Оба не произнесли ни слова; когда же стихло пение гладиаторов, Спартак схватил руки Валерии и, целуя их с лихорадочной горячностью, произнес прерывающимся от слез голосом:
— Не могу… не могу… Валерия… Моя Валерия… прости меня… Я не могу всецело принадлежать тебе… потому что сам не принадлежу себе…
Валерия вскочила, увидев в этих бессвязных словах намек на какую-то прежнюю любовь рудиария. В волнении она воскликнула:
— Спартак!.. Что ты говоришь!.. Что ты сказал? Какая женщина может отнять у меня твое сердце?
— Не женщина… нет, — ответил гладиатор, печально качая головой, — не женщина запрещает мне быть счастливым… самым счастливым из людей… Нет! Это… это… Нет, не могу сказать… не могу говорить… Я связан священной и нерушимой клятвой… Я больше не принадлежу себе… И достаточно этого… потому что, повторяю тебе, я не могу, не должен говорить… Знай только одно, — добавил он дрожащим голосом, — вдали от тебя, лишенный твоих божественных поцелуев… я буду несчастлив… очень несчастлив… — И голосом, в котором звучало глубокое горе, он сказал: — Самый несчастный из всех людей.
— Что с тобой? Ты сошел с ума? — испуганно произнесла Валерия, и, схватив своими маленькими руками голову Спартака, сдвинув брови, она пристально смотрела черными сверкающими глазами в его глаза, как бы желая прочесть в них и понять, не лишился ли он действительно рассудка.
— Ты сходишь с ума?.. Что ты говоришь? Что ты мне говоришь? Кто запрещает тебе принадлежать мне, одной мне?.. Говори же! Рассей мои сомнения, избавь меня от мук, скажи мне — кто?.. Кто тебе запрещает?..
— Выслушай, выслушай меня, моя божественная, обожаемая Валерия, — сказал дрожащим голосом Спартак; на его искаженном лице можно было прочесть жестокую борьбу противоречивых чувств, бушевавших в его груди. — Выслушай меня… Я не смею говорить… не в моей власти сказать тебе, что отдаляет меня от тебя… знай только, что никакая другая женщина не может… не могла бы заставить меня забыть твои чары. Ты должна это понять. Ты для меня выше и больше, чем богиня. Ты должна знать, что не может в моей душе зародиться чувство к какой-нибудь другой женщине… будь в этом уверена. Клянусь тебе своей жизнью, своей честью, клянусь твоей честью и жизнью, я говорю искренне, честно и даю клятву: вблизи или вдали я всегда буду твоим, только твоим, твой образ, память о тебе всегда будет в моем сердце. Тебе одной я буду поклоняться и только тебя боготворить…
— Но что же с тобой? Если ты так любишь меня, почему говоришь мне о твоих страданиях? — спрашивала бедная женщина, едва сдерживая рыдания. — Почему ты не можешь доверить мне свою тайну? Разве ты сомневаешься в моей любви, в моей преданности тебе?

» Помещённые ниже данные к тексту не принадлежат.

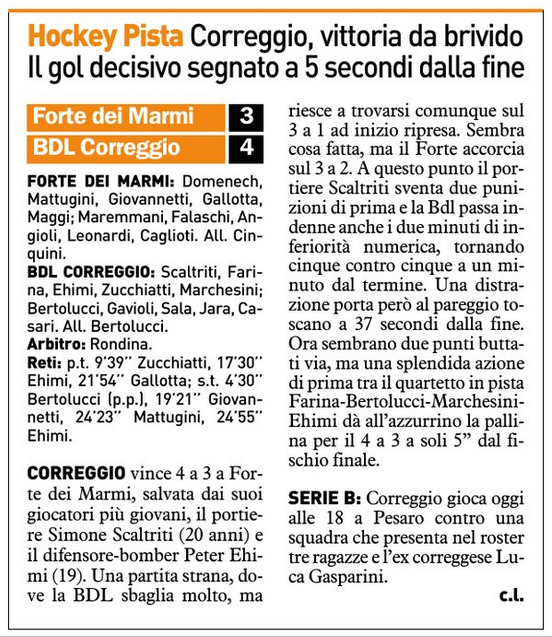 Hockey Pista Correggio, vittoria da brivido
Il gol decisivo segnato a 5 secondi dalla fine

| Forte dei Marmi | 3 |
|---|---|
| BDL Correggio | 4 |

FORTE DEI MARMI: Domenech, Mattugini, Giovannetti, Gallotta, Maggi; Maremmani, Falaschi, Angioli, Leonardi, Caglioti. All. Cinquini.
BDL CORREGGIO: Scaltriti, Farina, Ehimi, Zucchiatti, Marchesini; Bertolucci, Gavioli, Sala, Jara, Casari. All. Bertolucci.
Arbitro: Rondina.
Reti: p.t. 9'39'' Zucchiatti, 17'30'' Ehimi, 21'54'' Gallotta; s.t. 4'30'' Bertolucci (p.p.), 19'21'' Giovannetti, 24'23'' Mattugini, 24'55'' Ehimi.

CORREGGIO vince 4 a 3 a Forte dei Marmi, salvata dai suoi giocatori più giovani, il portiere Simone Scaltriti (20 anni) e il difensore-bomber Peter Ehimi (19). Una partita strana, dove la BDL sbaglia molto, ma riesce a trovarsi comunque sul 3 a 1 ad inizio ripresa. Sembra cosa fatta, ma il Forte accorcia sul 3 a 2. A questo punto il portiere Scaltriti sventa due punizioni di prima e la Bdl passa indenne anche i due minuti di inferiorità numerica, tornando cinque contro cinque a un minuto dal termine. Una distrazione porta però al pareggio toscano a 37 secondi dalla fine. Ora sembrano due punti buttati via, ma una splendida azione di prima tra il quartetto in pista Farina-Bertolucci-Marchesini-Ehimi dà all'azzurrino la pallina per il 4 a 3 a soli 5" dal fischio finale.

SERIE B: Correggio gioca oggi alle 18 a Pesaro contro una squadra che presenta nel roster tre ragazze e l'ex correggese Luca Gasparini.

c.l.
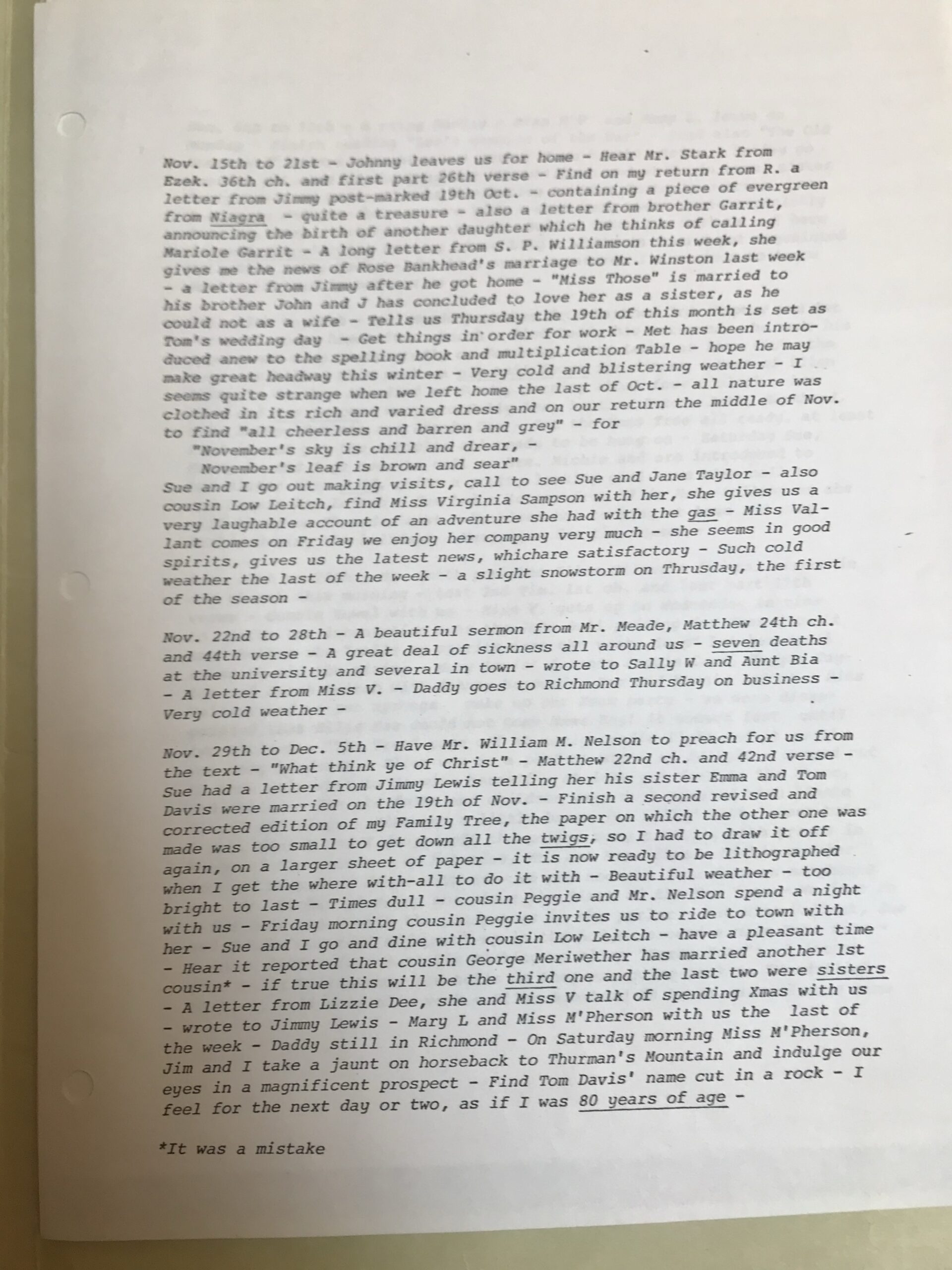 Nov. 15th to 21st - Johnny leaves us for home - Hear Mr. Stark from Ezek. 36th ch. and first part 26th verse - Find on my return from R. a letter from Jimmy post-marked 19th Oct. - containing a piece of evergreen from Niagra - quite a treasure - also a letter from brother Garrit, announcing the birth of another daughter which he thinks of calling Mariole Garrit - A long letter from S. P. Williamson this week, she gives me the news of Rose Bankhead's marriage to Mr. Winston last week - a letter from Jimmy after he got home - "Miss Those" is married to his brother John and J has concluded to love her as a sister, as he could not as a wife - Tells us Thursday the 19th of this month is set as Tom's wedding day - Get things in order for work - Met has been introduced anew to the spelling book and multiplication Table - hope he may make great headway this winter - Very cold and blistering weather - I seems quite strange when we left home the last of Oct. - all nature was clothed in its rich and varied dress and on our return the middle of Nov. to find "all cheerless and barren and grey" - for
"November's sky is chill and drear, -
November's leaf is brown and sear"
Sue and I go out making visits, call to see Sue and Jane Taylor - also cousin Low Leitch, find Miss Virginia Sampson with her, she gives us a very laughable account of an adventure she had with the gas - Miss Vallant comes on Friday we enjoy her company very much - she seems in good spirits, gives us the latest news, whichare satisfactory - Such cold weather the last of the week - a slight snowstorm on Thrusday, the first of the season -

Nov. 22nd to 28th - A beautiful sermon from Mr. Meade, Matthew 24th ch. and 44th verse - A great deal of sickness all around us - seven deaths at the university and several in town - wrote to Sally W and Aunt Bia - A letter from Miss V. - Daddy goes to Richmond Thursday on business - Very cold weather -

Nov. 29th to Dec. 5th - Have Mr. William M. Nelson to preach for us from the text - "What think ye of Christ" - Matthew 22nd ch. and 42nd verse - Sue had a letter from Jimmy Lewis telling her his sister Emma and Tom Davis were married on the 19th of Nov. - Finish a second revised and corrected edition of my Family Tree, the paper on which the other one was made was too small to get down all the twigs, so I had to draw it off again, on a larger sheet of paper - it is now ready to be lithographed when I get the where with-all to do it with - Beautiful weather - too bright to last - Times dull - cousin Peggie and Mr. Nelson spend a night with us - Friday morning cousin Peggie invites us to ride to town with her - Sue and I go and dine with cousin Low Leitch - have a pleasant time - Hear it reported that cousin George Meriwether has married another 1st cousin* - if true this will be the third one and the last two were sisters - A letter from Lizzie Dee, she and Miss V talk of spending Xmas with us - wrote to Jimmy Lewis - Mary L and Miss M'Pherson with us the last of the week - Daddy still in Richmond - On Saturday morning Miss M'Pherson, Jim and I take a jaunt on horseback to Thurman's Mountain and indulge our eyes in a magnificent prospect - Find Tom Davis' name cut in a rock - I feel for the next day or two, as if I was 80 years of age -

*It was a mistake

Разве я мало дала тебе доказательств? Хочешь еще других?.. Говори… говори… приказывай… Чего ты хочешь?..
— Какая мука! — вне себя вскричал Спартак. Он рвал на себе волосы, в отчаянии ломал и кусал свои руки. — Любить, обожать, боготворить прекраснейшую из женщин, быть любимым ею и бежать от нее… не имея права сказать ей… не имея права ничего сказать… потому что… Я не могу… не могу… — прокричал он в отчаянии. — Несчастный я, я не смею говорить!
Валерия, рыдая, обнимала его; он вырвался из ее объятий.
— Но я вернусь, вернусь… когда получу разрешение нарушить свою клятву… вернусь завтра, послезавтра, скоро. Валерия, это не моя тайна. И ты простишь меня тогда и еще больше будешь любить… если ты можешь любить еще сильнее, если существует чувство более сильное, чем то, которое связывает нас… Прощай, прощай, моя обожаемая Валерия!
И сверхчеловеческим усилием воли он заставил себя разжать объятия любимой женщины, которая плакала, моля о сострадании. Шатаясь, как пьяный, Спартак вышел из конклава, а Валерия, лишившись чувств от пережитых волнений, упала на пол.